Content starts

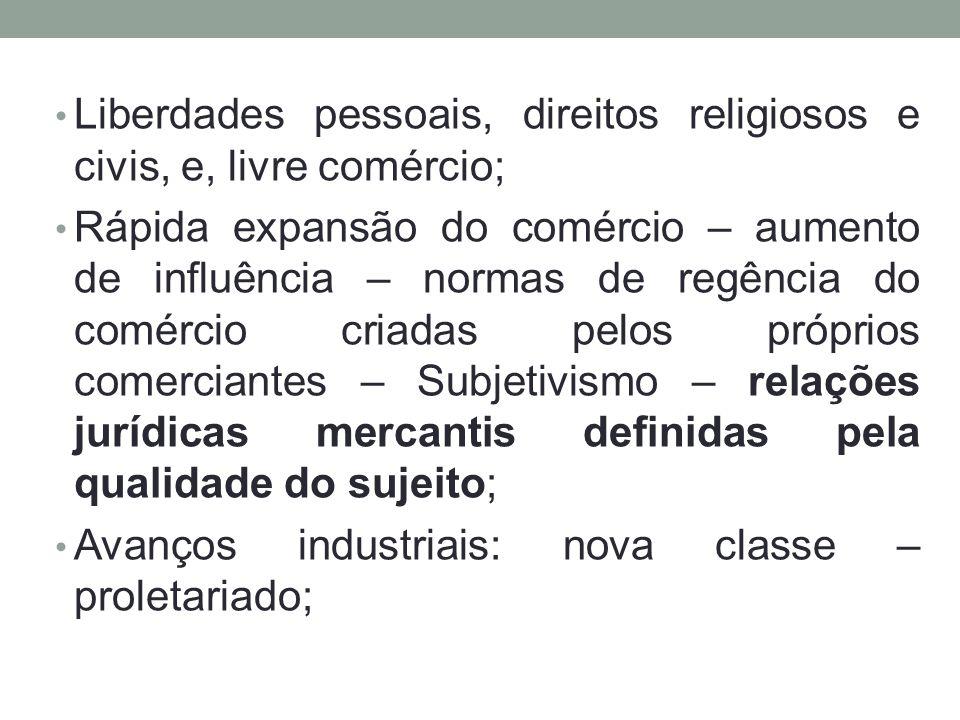 • Liberdades pessoais, direitos religiosos e civis, e, livre comércio; • Rápida expansão do comércio – aumento de influência – normas de regência do c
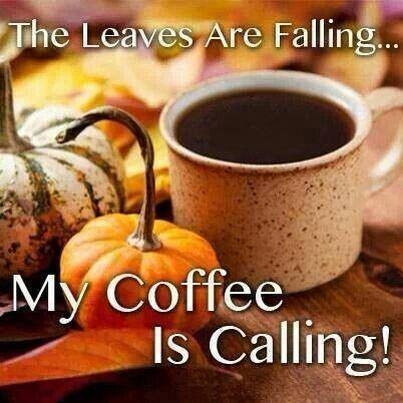 The Leaves Are Falling, My Coffee Is Calling.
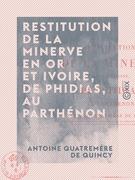 Restitution de la Minerve en or et ivoire, de Phidias, au Parthénon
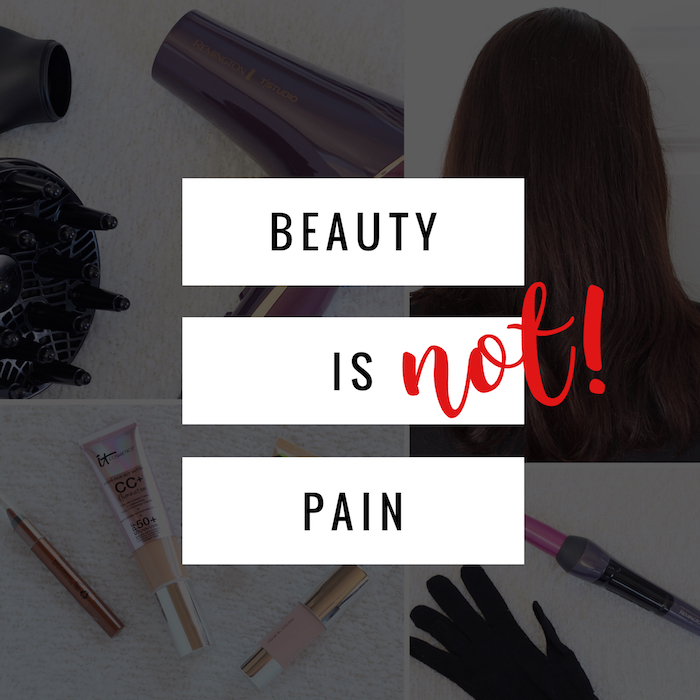 Beauty Doesn't Have to Equal Pain!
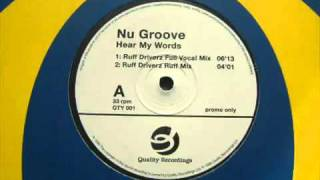 Nu Groove Hear My Words Ruff Driverz Full Vocal Mix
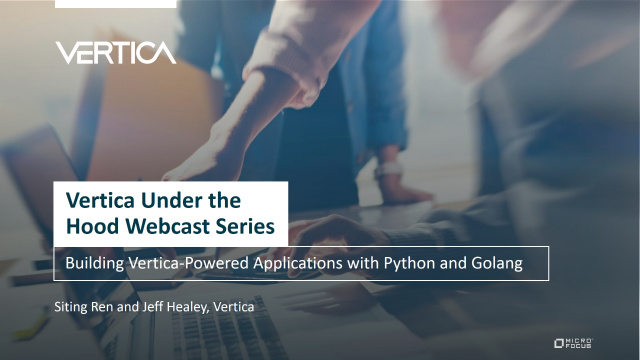 Building Vertica-Powered Applications with Python and Golang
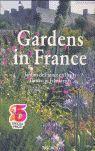 GARDENS IN FRANCE
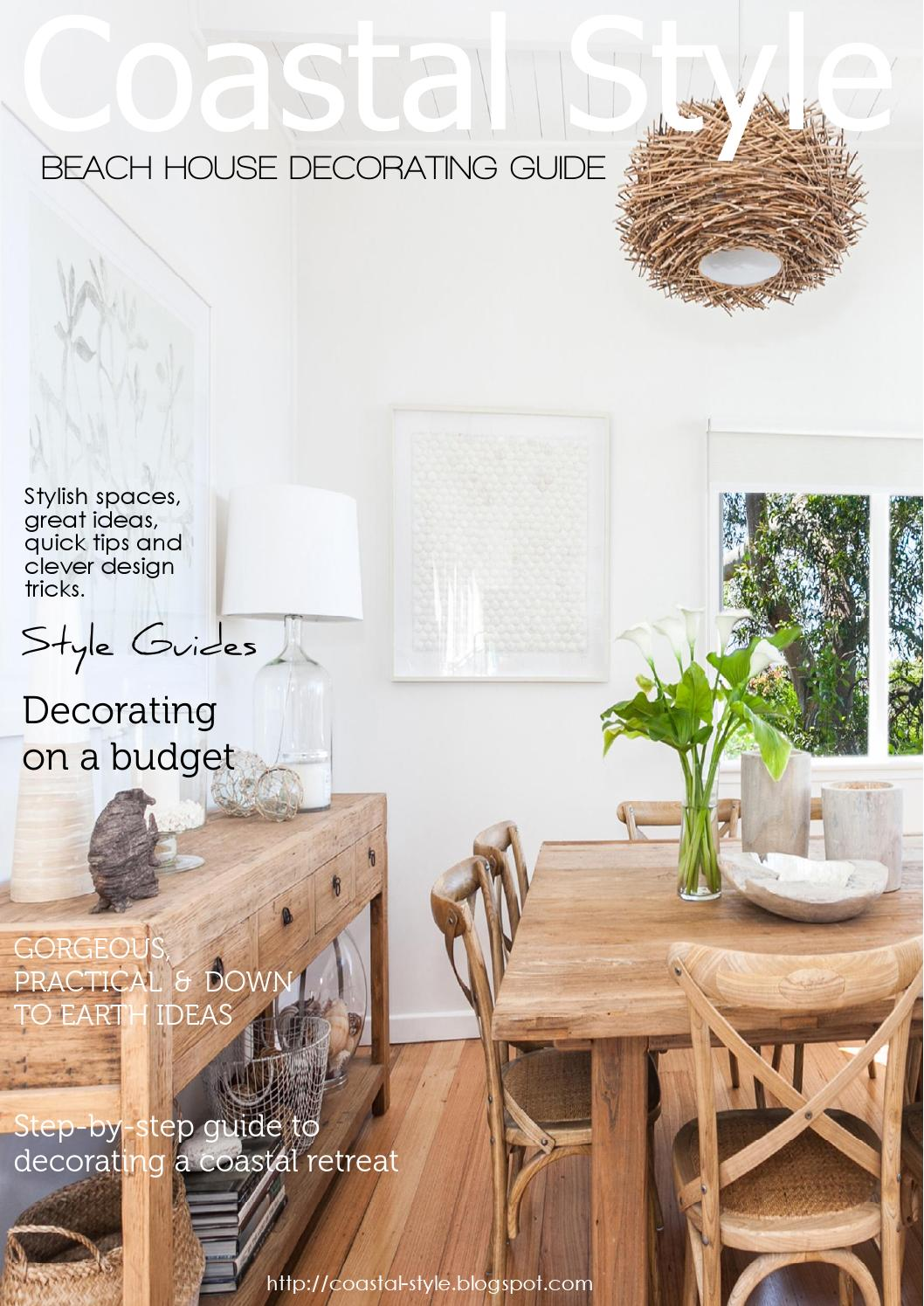 A Guide To Rustic Décor A Brief Introduction To This: Beach House Decorating Guide By Melissah Weigall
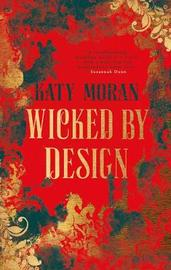 Wicked By Design by Katy Moran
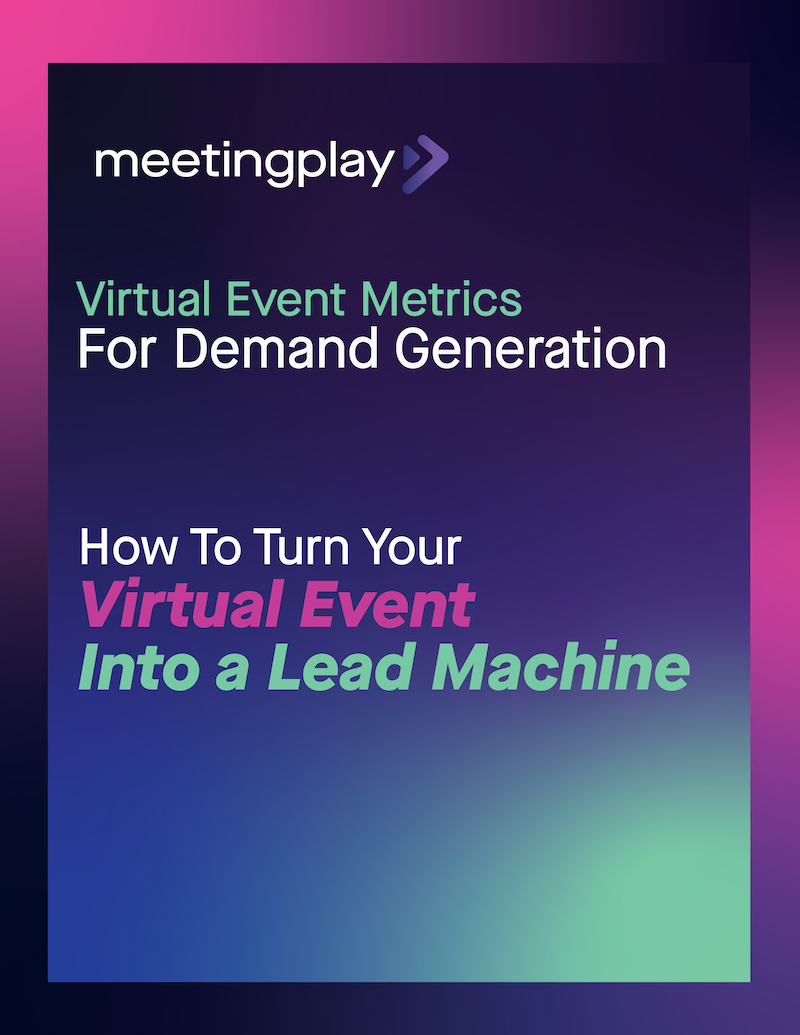 Virtual Events for Demand Generation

Content ends

▸ **Task item**
Copy out exactly the lines between the line containing "Wicked By Design by Katy Moran" and the end of the entries, including both, and leave the pictures behind.

▸ **Result below**
 Wicked By Design by Katy Moran
 Virtual Events for Demand Generation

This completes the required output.